■ **Task goal**
Reproduce, please, only the lines from the first line below to the line containing "Beautiful diamond, pearl", inclusive.

■ **The data**
Content starts
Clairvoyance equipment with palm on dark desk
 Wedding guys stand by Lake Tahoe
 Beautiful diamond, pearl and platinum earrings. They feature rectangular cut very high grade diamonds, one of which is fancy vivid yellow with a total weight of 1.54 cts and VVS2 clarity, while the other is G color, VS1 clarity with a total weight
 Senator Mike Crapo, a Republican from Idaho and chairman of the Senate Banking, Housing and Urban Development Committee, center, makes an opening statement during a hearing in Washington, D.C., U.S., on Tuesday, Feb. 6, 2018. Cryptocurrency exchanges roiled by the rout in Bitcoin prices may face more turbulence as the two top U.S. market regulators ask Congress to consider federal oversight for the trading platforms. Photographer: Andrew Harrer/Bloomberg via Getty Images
Content ends
■ **Answer for the task**
Clairvoyance equipment with palm on dark desk
 Wedding guys stand by Lake Tahoe
 Beautiful diamond, pearl and platinum earrings. They feature rectangular cut very high grade diamonds, one of which is fancy vivid yellow with a total weight of 1.54 cts and VVS2 clarity, while the other is G color, VS1 clarity with a total weight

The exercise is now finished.